Research in cyber-security has demonstrated that dealing with cyber-attacks is by no means an easy task. One particular limitation of existing research originates from the uncertainty of information that is gathered to discover attacks. This uncertainty is partly due to the lack of attack prediction models that utilize contextual information to analyze activities that target computer networks. The focus of this paper is a comprehensive review of data analytics paradigms for intrusion detection along with an overview of techniques that apply contextual information for intrusion detection. A new research taxonomy is introduced consisting of several dimensions of data mining techniques, which create attack prediction models. The survey reveals the need to use multiple categories of contextual information in a layered manner with consistent, coherent, and feasible evidence toward the correct prediction of cyber-attacks.

Queryable Semantics to Detect Cyber-Attacks: A Flow-Based Detection Approach

Cyber-attacks continue to increase worldwide, leading to significant loss or misuse of information assets. Most of the existing intrusion detection systems rely on per-packet inspection, a resource consuming task in today’s high speed networks. A recent trend is to analyze netflows (or simply flows) instead of packets, a technique performed at a relative low level leading to high false alarm rates. Since analyzing raw data extracted from flows lacks the semantic information needed to discover attacks, a novel approach is introduced, which uses contextual information to automatically identify and query possible semantic links between different types of suspicious activities extracted from flows. Time, location, and other contextual information mined from flows is applied to generate semantic links among alerts raised in response to suspicious flows. These semantic links are identified through an inference process on probabilistic semantic link networks (SLNs), which receive an initial prediction from a classifier that analyzes incoming flows. The SLNs are then queried at run-time to retrieve other relevant predictions. We show that our approach can be extended to detect unknown attacks in flows as variations of known attacks. An extensive validation of our approach has been performed with a prototype system on several benchmark datasets yielding very promising results in detecting both known and unknown attacks.

Multi-granular aggregation of network flows for security analysis

Investigating network flows is an approach of detecting attacks by identifying known patterns. Flow statistics are used to discover anomalies by aggregating network traces and then using machine-learning classifiers to discover suspicious activities. However, the efficiency and effectiveness of the flow classification models depends on the granularity of aggregation. This paper describes a novel approach that aggregates packets into network flows and correlates them with security events generated by payload-based IDSs for detection of cyber-attacks.

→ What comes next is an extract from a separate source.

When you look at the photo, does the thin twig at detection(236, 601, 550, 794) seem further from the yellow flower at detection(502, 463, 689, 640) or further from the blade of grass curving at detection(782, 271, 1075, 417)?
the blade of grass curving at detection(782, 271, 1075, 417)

Identifying cyber-attacks on software defined networks

Software Defined Networking is an emerging architecture which focuses on the role of software to manage computer networks. Software Defined Networks (SDNs) introduce several mechanisms to detect specific types of attacks such as Denial of Service (DoS). Nevertheless, they are vulnerable to similar attacks that occur in traditional networks, such as the attacks that target control and data plane. Several techniques are proposed to handle the security vulnerabilities in SDNs. However, it is fairly challenging to create attack signatures, scenarios, or even intrusion detection rules that are applicable to dynamic environments such SDNs. This paper introduces a new approach to identify attacks on SDNs that uses: (1) similarity with existing attacks that target traditional networks, (2) an inference mechanism to avoid false positives and negatives during the prediction process, and (3) a packet aggregation technique which aims at creating attack signatures and use them to predict attacks on SDNs. We validated our approach on two datasets and showed that it yields promising results.